Last quarter, the corporate warned investors that it will stop releasing quarterly membership numbers or average revenue per user starting in 2025. The company stressed that it’s “focused on revenue and operating margin as our key financial metrics – and engagement (i.e. time spent) as our best indicator of customer satisfaction.”

Netflix’s share price has seen a lift following its crackdown on password sharing and the introduction of a less expensive, ad-supported plan.

Netflix began specializing in different business strategies to drive revenue growth after the streamer saw a decline in subscriber growth in 2022. In May, Netflix announced it will launch its own promoting platform and would now not partner with Microsoft for that technology. The company has also begun adding live sports broadcasts corresponding to NFL games on Christmas Day over the subsequent three years, a move that can likely bring the streamer more promoting dollars.

“We are live [TV] because our members love it and it generates a ton of engagement and excitement… and the good news is that advertisers love it for the exact same reason,” Netflix co-CEO Ted Sarandos said on Thursday’s quarterly earnings call.

Netflix had already taken its first steps into live content before the cope with the NFL, with Sarandos emphasizing the corporate’s concentrate on “exciting, exclusive live entertainment.”

Nevertheless, original series corresponding to “Bridgerton” and “Baby Reindeer” proceed to generate a whole lot of engagement for the streamer.

Luke Newton and Nicola Coughlan attend the special screening of “Bridgerton” Season 3 – Part 2 on June 12, 2024 at Odeon Luxe Leicester Square in London, England.

John Phillips |

The company said Thursday that its cheaper, ad-supported offering is gaining traction amongst its customer base, with such subscribers accounting for greater than 45% of signups in markets where the choice is obtainable.

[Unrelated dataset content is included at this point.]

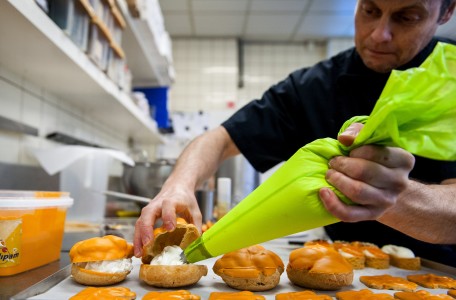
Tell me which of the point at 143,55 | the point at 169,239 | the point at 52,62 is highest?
the point at 143,55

However, Netflix identified on Thursday that the advertising-supported business continues to be young and that it doesn’t expect promoting revenue to be “a major driver of our revenue growth in 2024 or 2025.”

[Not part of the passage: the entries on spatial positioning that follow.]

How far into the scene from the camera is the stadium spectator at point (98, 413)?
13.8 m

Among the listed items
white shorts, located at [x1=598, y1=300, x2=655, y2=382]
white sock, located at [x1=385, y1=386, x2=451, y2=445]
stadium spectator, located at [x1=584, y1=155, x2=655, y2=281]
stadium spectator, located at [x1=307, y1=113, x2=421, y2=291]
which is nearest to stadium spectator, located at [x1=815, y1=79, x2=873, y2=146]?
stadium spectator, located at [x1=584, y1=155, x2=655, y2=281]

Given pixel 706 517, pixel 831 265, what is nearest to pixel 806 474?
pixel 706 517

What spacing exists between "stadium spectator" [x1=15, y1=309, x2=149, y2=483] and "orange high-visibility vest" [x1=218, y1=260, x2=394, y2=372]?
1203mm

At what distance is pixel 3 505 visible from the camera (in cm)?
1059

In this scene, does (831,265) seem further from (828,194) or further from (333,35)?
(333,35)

“The near-term challenge (and medium-term opportunity) is that we are growing faster than our ability to monetize our growing ad inventory,” the corporate said in its earnings release, meaning the streamer shouldn’t be yet capable of meet advertiser demand.

Netflix co-CEO Greg Peters said on Thursday’s conference call that Netflix has to date focused on scaling its ad-supported subscriber base. With the corporate on the right track to satisfy its 2025 subscriber goals, Netflix is ​​now shifting its focus to monetizing its promoting inventory, he said.

The company is strengthening its promoting activities and offering “advertisers more effective ways to buy … that’s a key point in the feedback we’ve received from advertisers,” Peters said Thursday.

In this context, Netflix added that it expects to “reach a critical subscriber level for our advertisers” next yr, allowing the corporate to proceed to extend its ad-level memberships in 2026 and beyond.